Honorees from 50 scholarly disciplines and artistic fields were announced April 6 by the John Simon Guggenheim Memorial Foundation, which received nearly 3,000 applicants. This year’s UCLA recipients are:
Garg, professor of chemistry and biochemistry, and the Carnegie Foundation for the Advancement of Teaching’s 2015 California Professor of the Year, develops new chemical transformations that enable the synthesis of important organic molecules. His Guggenheim research project will focus on new chemical reactions catalyzed by non-precious metals.
Garg’s innovative teaching techniques help students master difficult concepts and solve complex problems. He enlivens his courses with interactive online tutorials that combine real-life examples of organic chemistry, human health and popular culture. Garg, who also serves as the department’s vice chair for education, plans to expand the interactive online tutorials to students and educators worldwide.
Nair, associate professor of art history and a member of UCLA’s Cotsen Institute of Archaeology, was trained as an architect and architectural historian. She has conducted fieldwork in Bolivia, Mexico, Peru and the U.S. Midwest, and she has ongoing projects in the south central Andes. Her research examines the art, architecture and urbanism of indigenous communities in the Americas before and after the arrival of Europeans.

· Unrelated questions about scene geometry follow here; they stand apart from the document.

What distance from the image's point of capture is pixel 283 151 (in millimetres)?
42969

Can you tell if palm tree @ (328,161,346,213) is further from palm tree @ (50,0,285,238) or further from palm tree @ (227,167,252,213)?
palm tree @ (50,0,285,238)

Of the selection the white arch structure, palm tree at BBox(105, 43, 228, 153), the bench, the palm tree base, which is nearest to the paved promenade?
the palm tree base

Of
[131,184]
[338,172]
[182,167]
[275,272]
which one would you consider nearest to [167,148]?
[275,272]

Her publications explore a range of subjects and regions such as the design of Inca royal estates, Tiahuanaco stone carving, colonial Andean paintings and Brazilian urbanism. Nair’s latest book, published in 2015, is “At Home with the Sapa Inca: Architecture, Space, and Legacy at Chinchero.” Her Guggenheim research project is titled Shelter, Shrine and Prison: the Acllauasi and Other Spaces for Women in the Inca Empire.
Stahuljak is a professor of French and Francophone studies and of comparative literature. Her research interests include continental French, Anglo-French and Mediterranean literature, history and culture. A former wartime interpreter on the front lines of the wars in the former Yugoslavia, Stahuljak has written about a range of subjects including cultural differences and power structures. Her books include “The Adventures of Gillion de Trazegnies: Chivalry and Romance in the Medieval East” and “Pornographic Archaeology: Medicine, Medievalism, and the Invention of the French Nation.”

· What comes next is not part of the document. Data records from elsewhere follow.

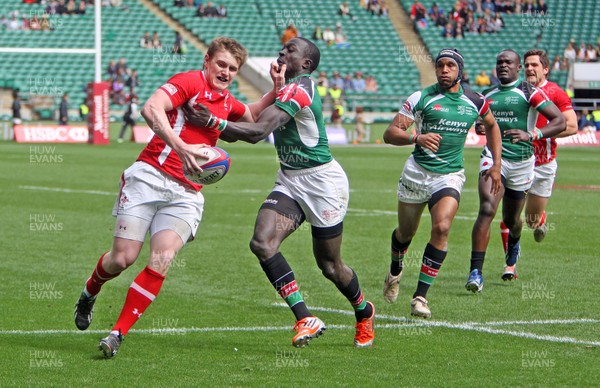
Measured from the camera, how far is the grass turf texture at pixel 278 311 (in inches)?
285

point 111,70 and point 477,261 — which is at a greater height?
point 477,261

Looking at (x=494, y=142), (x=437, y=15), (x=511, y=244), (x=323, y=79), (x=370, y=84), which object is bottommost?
(x=370, y=84)

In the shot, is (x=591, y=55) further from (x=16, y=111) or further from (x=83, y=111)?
(x=16, y=111)

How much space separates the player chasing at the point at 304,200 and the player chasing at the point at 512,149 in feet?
10.4

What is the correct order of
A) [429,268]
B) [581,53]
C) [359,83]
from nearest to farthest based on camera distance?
1. [429,268]
2. [359,83]
3. [581,53]

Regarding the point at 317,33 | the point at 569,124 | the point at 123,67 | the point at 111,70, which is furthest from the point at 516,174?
the point at 317,33

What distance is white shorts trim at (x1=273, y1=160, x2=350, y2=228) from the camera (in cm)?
829

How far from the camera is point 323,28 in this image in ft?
173

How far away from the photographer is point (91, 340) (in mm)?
8312

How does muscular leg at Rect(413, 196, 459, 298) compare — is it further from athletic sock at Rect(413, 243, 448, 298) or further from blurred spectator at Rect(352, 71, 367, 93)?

A Fulbright Research Scholar, she has written blogs for the Getty museum, including a historical serial and another on medieval manuscripts. Her Guggenheim research project will be Medieval Fixers: Translation in the Mediterranean, from 1250 to 1500.
UCLA is tied for sixth in the number of 2016 fellows.

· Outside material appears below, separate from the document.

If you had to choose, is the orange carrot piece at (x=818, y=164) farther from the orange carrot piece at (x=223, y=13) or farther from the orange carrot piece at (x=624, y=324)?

The fellowship program, now in its 92nd year, recognizes innovative scholars who have demonstrated outstanding achievement and exceptional promise. The Guggenheim Foundation, which provides grants to support each fellow's work, has awarded more than $334 million in fellowships to more than 18,000 individuals since its establishment.
“These artists and writers, scholars and scientists represent the best of the best,” said Edward Hirsch, the foundation’s president. “Each year since 1925, the Guggenheim Foundation has bet everything on the individual, and we’re thrilled to continue to do so with this wonderfully talented and diverse group. It’s an honor to be able to support these individuals to do the work they were meant to do.”